Com o retorno de defaults de raciocínio mais altos e a correção do cache, fluxos como Code Review guiado, refatorações grandes com ferramentas e análises multi-repositório tendem a se beneficiar. A Anthropic relata que, nos testes internos, o Opus 4.7 identifica bugs em revisões quando dispõe do contexto completo, o que recomenda a prática de fornecer múltiplos repositórios ou pacotes como contexto para revisão assistida. Em pipelines de modernização, isso se traduz em menos idas e vindas.

Além disso, acompanhar changelogs e notas de versão do Claude Code ajuda a antecipar impactos. Em 21 e 22 de abril, a v2.1.116 trouxe polimento de UI e melhorias de retomada, e canais de comunidade seguem mapeando o que realmente muda para devs. Reforçar essa vigilância reduz surpresas em squads críticos.

Reflexões e insights

Incidentes assim ensinam duas coisas. Primeiro, inteligência sem governança de produto vira ruído. Defaults de raciocínio, cache e prompt definem quanto do potencial do modelo aparece. Segundo, o usuário frequente percebe desajustes imediatamente. Abrir dados, datas e versões, como feito neste postmortem, reconstrói confiança porque permite validar causa e efeito contra o que times mediram internamente.
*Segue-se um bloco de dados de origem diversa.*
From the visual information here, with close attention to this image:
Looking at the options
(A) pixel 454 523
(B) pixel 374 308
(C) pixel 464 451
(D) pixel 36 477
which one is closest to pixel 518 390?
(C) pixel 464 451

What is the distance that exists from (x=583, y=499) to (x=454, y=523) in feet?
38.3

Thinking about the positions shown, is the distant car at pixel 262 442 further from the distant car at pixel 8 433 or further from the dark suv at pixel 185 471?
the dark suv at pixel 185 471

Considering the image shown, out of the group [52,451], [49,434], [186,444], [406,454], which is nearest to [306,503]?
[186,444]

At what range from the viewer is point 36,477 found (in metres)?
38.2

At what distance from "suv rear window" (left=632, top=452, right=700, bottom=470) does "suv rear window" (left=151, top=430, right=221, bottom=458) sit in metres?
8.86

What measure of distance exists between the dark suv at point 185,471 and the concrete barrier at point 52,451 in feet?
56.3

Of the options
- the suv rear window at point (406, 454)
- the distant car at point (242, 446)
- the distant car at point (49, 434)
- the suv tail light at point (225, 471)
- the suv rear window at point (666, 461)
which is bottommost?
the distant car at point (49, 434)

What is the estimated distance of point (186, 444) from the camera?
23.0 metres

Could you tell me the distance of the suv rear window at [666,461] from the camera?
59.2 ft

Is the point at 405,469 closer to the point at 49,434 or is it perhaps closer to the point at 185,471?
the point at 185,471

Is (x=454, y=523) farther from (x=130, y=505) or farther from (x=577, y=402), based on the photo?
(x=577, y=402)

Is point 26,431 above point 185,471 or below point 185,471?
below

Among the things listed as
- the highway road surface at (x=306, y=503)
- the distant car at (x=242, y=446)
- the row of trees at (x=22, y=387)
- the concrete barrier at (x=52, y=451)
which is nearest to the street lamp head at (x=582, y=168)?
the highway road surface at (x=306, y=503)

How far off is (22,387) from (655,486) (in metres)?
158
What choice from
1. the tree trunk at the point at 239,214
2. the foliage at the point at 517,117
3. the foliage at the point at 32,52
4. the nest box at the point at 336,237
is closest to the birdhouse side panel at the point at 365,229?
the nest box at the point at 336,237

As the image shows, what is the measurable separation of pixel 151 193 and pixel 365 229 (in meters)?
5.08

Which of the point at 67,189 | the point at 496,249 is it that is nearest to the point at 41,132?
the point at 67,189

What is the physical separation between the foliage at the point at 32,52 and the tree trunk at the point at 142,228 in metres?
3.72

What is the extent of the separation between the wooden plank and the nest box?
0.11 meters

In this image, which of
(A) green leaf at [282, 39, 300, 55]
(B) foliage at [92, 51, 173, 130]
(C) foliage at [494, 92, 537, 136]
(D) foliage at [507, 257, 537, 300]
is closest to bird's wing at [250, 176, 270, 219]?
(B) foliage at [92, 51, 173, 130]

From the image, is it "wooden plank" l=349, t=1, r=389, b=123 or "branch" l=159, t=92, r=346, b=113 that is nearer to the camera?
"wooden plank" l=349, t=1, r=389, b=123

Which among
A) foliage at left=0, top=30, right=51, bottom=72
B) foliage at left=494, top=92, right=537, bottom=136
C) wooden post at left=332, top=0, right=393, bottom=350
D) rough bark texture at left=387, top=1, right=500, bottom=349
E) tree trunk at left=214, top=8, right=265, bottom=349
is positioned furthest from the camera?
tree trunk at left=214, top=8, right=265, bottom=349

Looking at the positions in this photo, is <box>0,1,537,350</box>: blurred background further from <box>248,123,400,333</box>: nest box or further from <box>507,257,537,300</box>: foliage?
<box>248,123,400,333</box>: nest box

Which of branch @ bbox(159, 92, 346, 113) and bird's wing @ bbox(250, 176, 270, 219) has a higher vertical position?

Também vale observar a assimetria entre ganhos e perdas. Um corte pequeno na verbosidade pode economizar tokens, mas se reduzir explicabilidade ou contexto para uma mudança sensível, o custo volta multiplicado em retrabalho e bugs. Em IA aplicada a código, o “porquê” é parte essencial do valor entregue. Regras de concisão precisam ser elásticas, não absolutas.

Conclusão

O postmortem da Anthropic atribui a piora percebida no Claude Code a três mudanças específicas, já revertidas e corrigidas até 20 de abril. A empresa promete avaliações mais amplas por modelo, rollouts graduais e maior uso das mesmas builds públicas por parte da equipe interna antes de liberar mudanças, além de um reset de limites anunciado em 23 de abril. Para o desenvolvedor, o recado é claro, vale priorizar profundidade de raciocínio quando a tarefa é ambígua, tratar sessões como estado crítico e exigir justificativas técnicas nas edições assistidas.

Esse episódio reforça uma ideia simples, qualidade de IA não é só modelo, é sistema. Harness, cache, prompt e UX determinam o que aparece na sua tela. Com os ajustes recentes, o ambiente volta ao eixo. Cabe aos times traduzirem as lições em governança, telemetria e processos de rollout mais cuidadosos para sustentar ganhos duradouros.